Virtue theory is a branch of moral philosophy that emphasizes character, rather than rules or consequences, as the key element of ethical thinking. In the West virtue ethics was the prevailing approach to ethical thinking in the ancient and medieval periods. The tradition suffered an eclipse during the early modern period, as Aristotelianism fell out of favour in the West. Virtue theory returned to prominence in Western philosophical thought in the twentieth century, and is today one of the three dominant approaches to normative theories (the other two being deontology and consequentialism).
A system of virtue theory, having offered an account of the good life, then identifies those habits and behaviors that will allow a person to achieve that good life: these habits and behaviors are the virtues (arête). In the course of one's activities one will have opportunity to practice these virtues. Sometimes these virtues will be, or will seem to be, in conflict with one another: a common dilemma is the apparent conflict between honesty and compassion, when telling a friend the truth (about his appearance, say) would hurt that friend's feelings. In such cases the agent must exercise her practical wisdom (phronesis) to resolve the conflict. Ultimately, a lifetime of practicing these virtues will allow the agent to flourish and live the good life (eudemonia). In fact, in most accounts, practicing the virtues partially constitutes eudemonia rather than being merely a means to that end.
This schema of the moral life strongly differs from those offered by virtue theory's predominant rivals, deontological and consequentialist ethics. These systems aim to articulate principles or rules that provide an agent the ability to decide how to act in a given situation. Consequentialist and deontological theories often still employ the term 'virtue', but in a restricted sense, namely as a tendency or disposition to adhere to the system's principles or rules. These very different senses of what constitutes virtue, hidden behind the same word, are a potential source of confusion.

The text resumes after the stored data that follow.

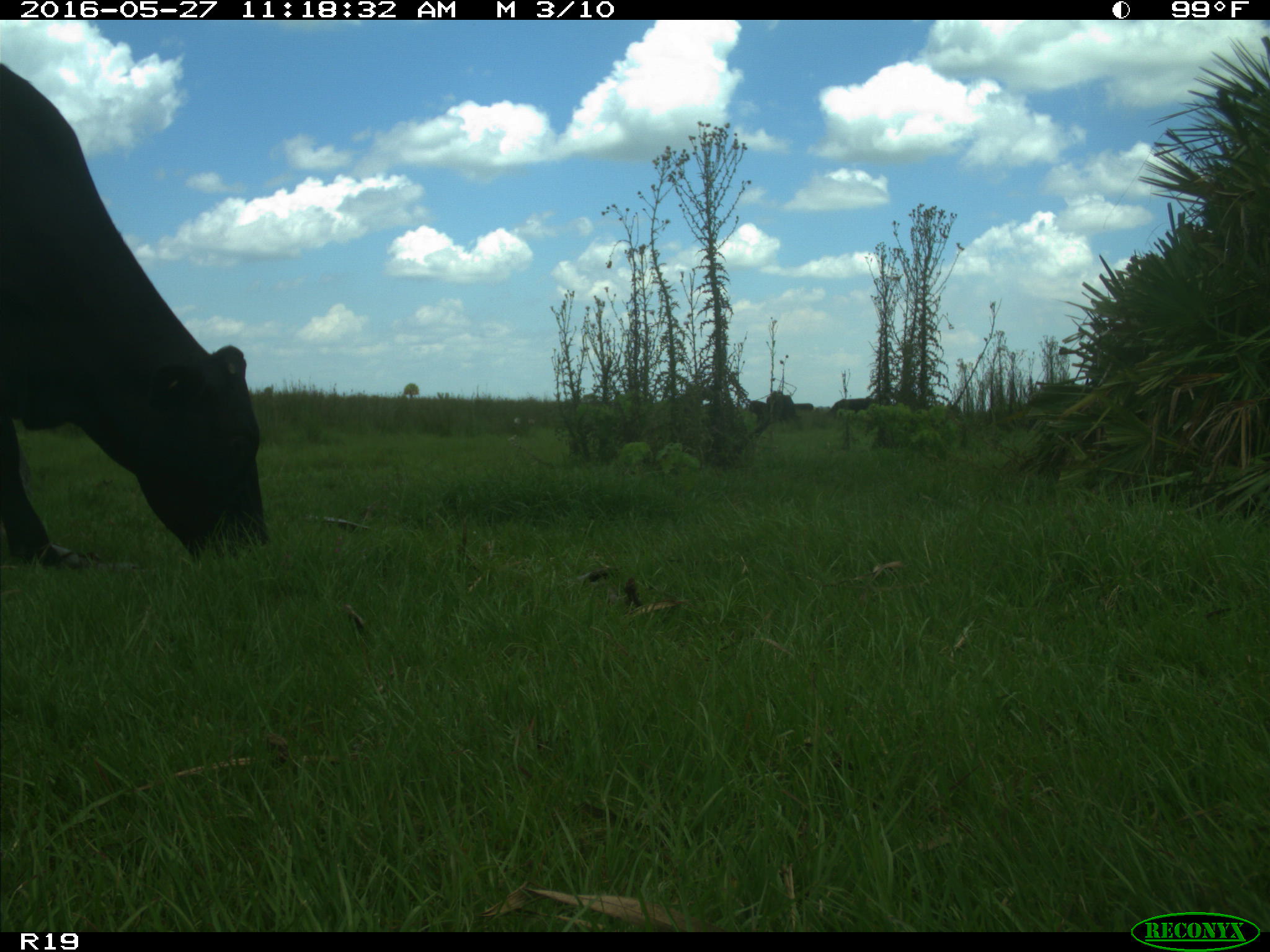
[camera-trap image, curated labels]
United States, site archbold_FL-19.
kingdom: Animalia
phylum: Chordata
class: Mammalia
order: Artiodactyla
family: Bovidae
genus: Bos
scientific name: Bos taurus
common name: domestic cow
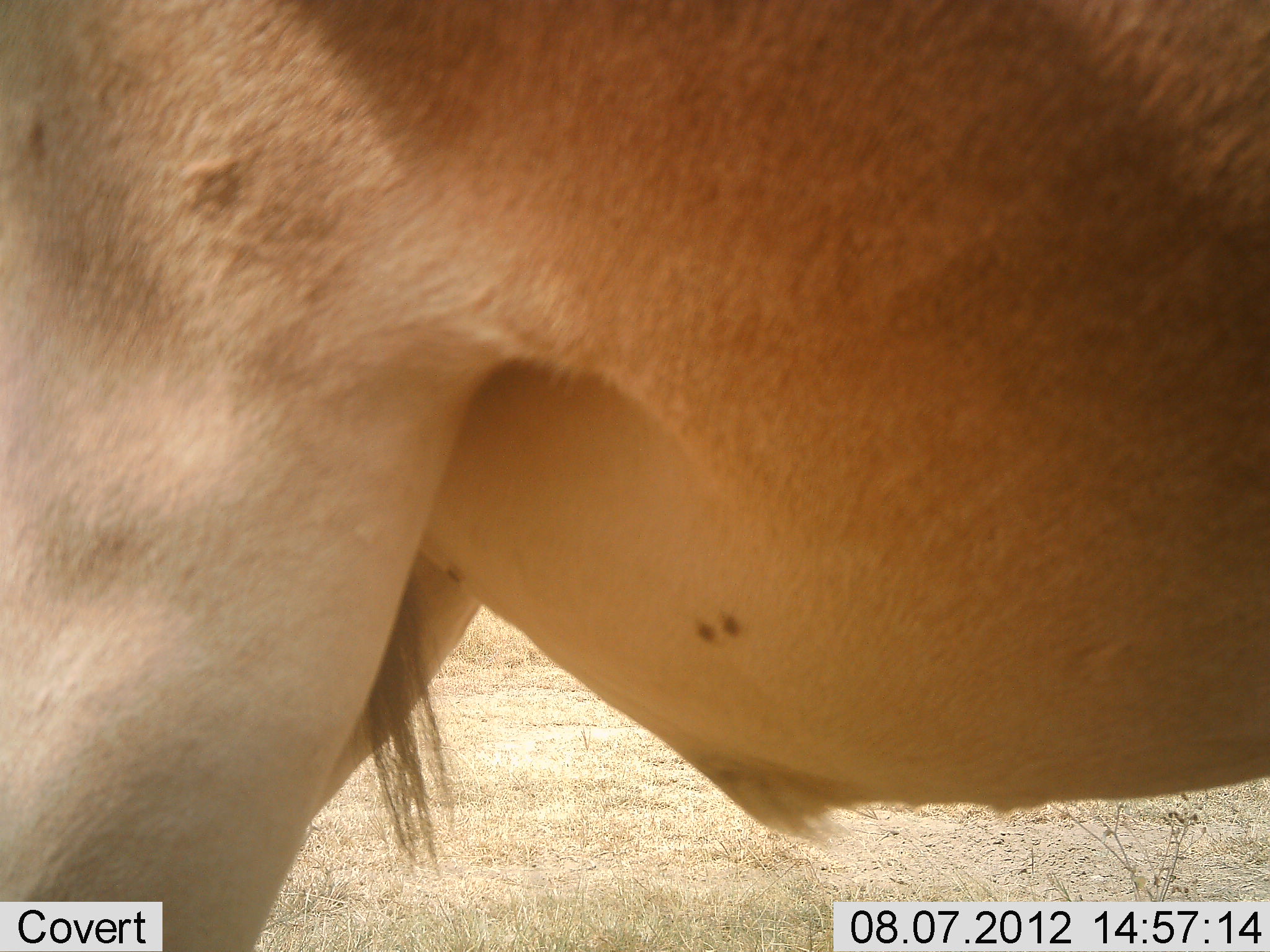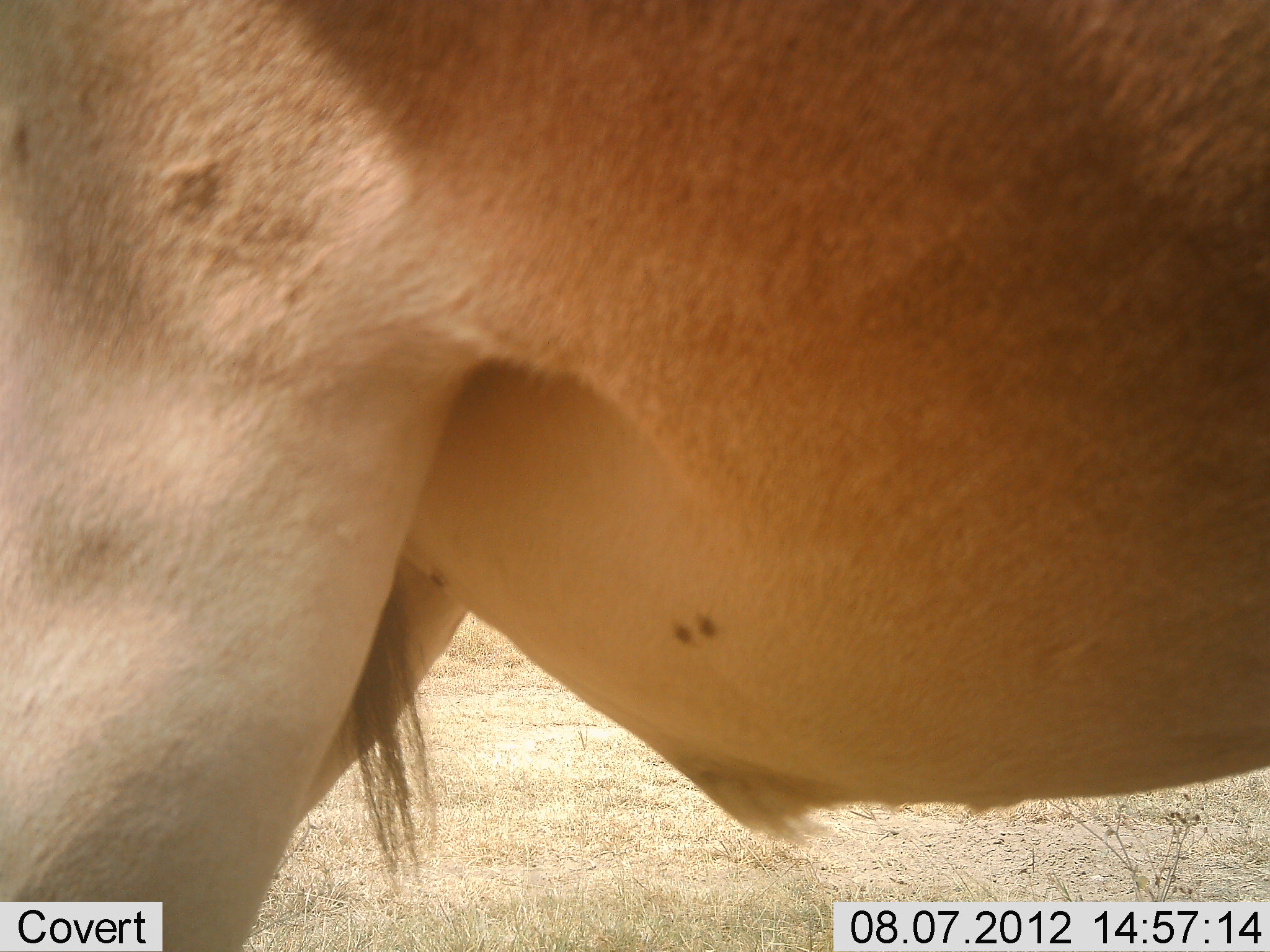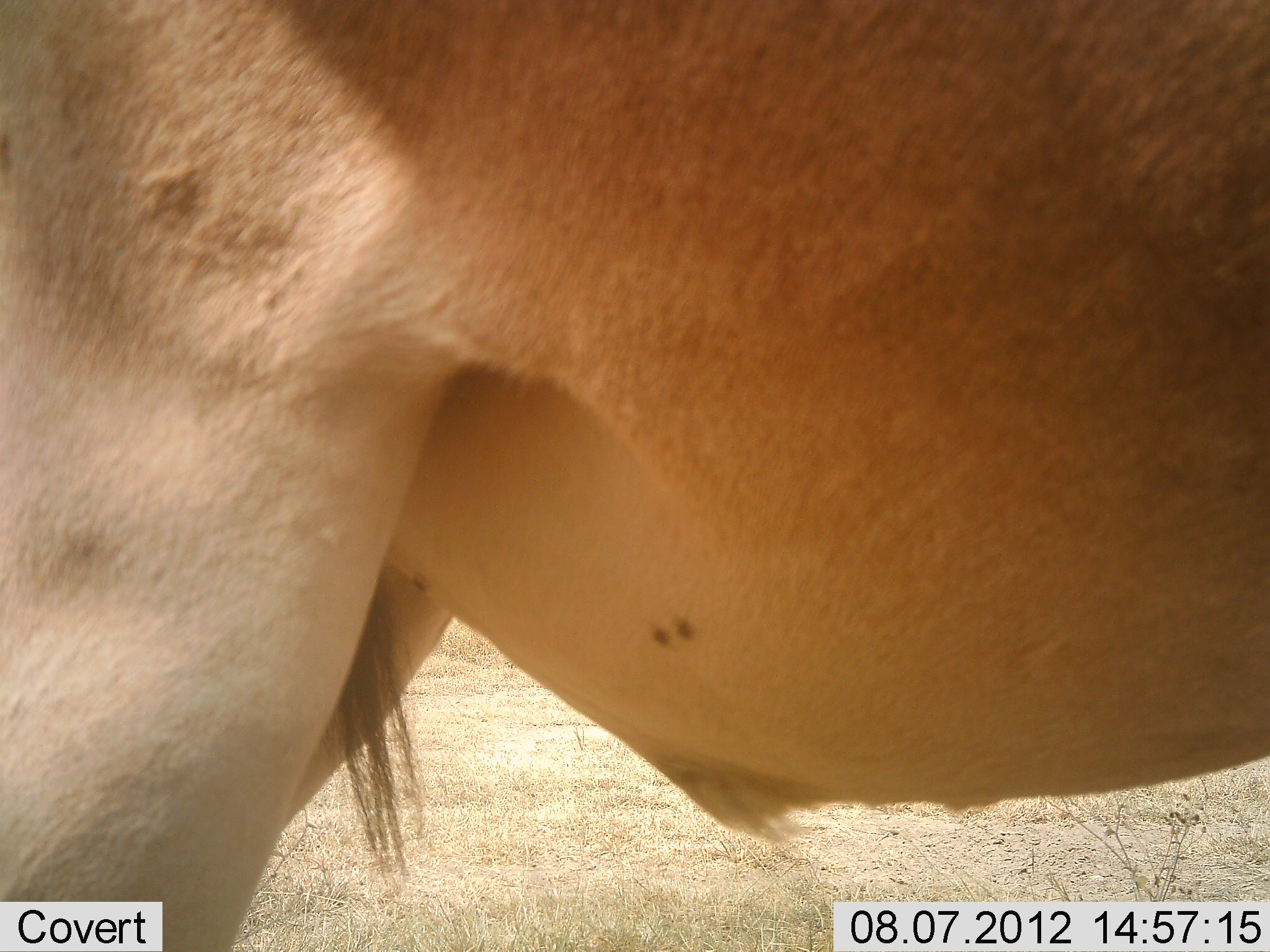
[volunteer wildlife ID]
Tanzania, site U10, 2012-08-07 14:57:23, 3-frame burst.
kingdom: Animalia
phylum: Chordata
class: Mammalia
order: Artiodactyla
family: Bovidae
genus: Alcelaphus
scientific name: Alcelaphus buselaphus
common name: hartebeest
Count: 1.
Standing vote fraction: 100%.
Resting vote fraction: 0%.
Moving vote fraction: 0%.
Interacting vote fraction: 0%.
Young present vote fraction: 0%.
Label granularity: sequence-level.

This disagreement over the meaning of virtue points to a larger conflict between virtue theory and its philosophical rivals. A system of virtue theory is only intelligible if it is teleological: that is, if it includes an account of the purpose (telos) of human life, or in popular language, the meaning of life. Obviously, strong claims about the purpose of human life, or of what the good life for human beings is, will be highly controversial. Virtue theory's necessary commitment to a teleological account of human life thus puts the tradition in sharp tension with other dominant approaches to normative ethics, which, because they focus on actions, do not bear this burden.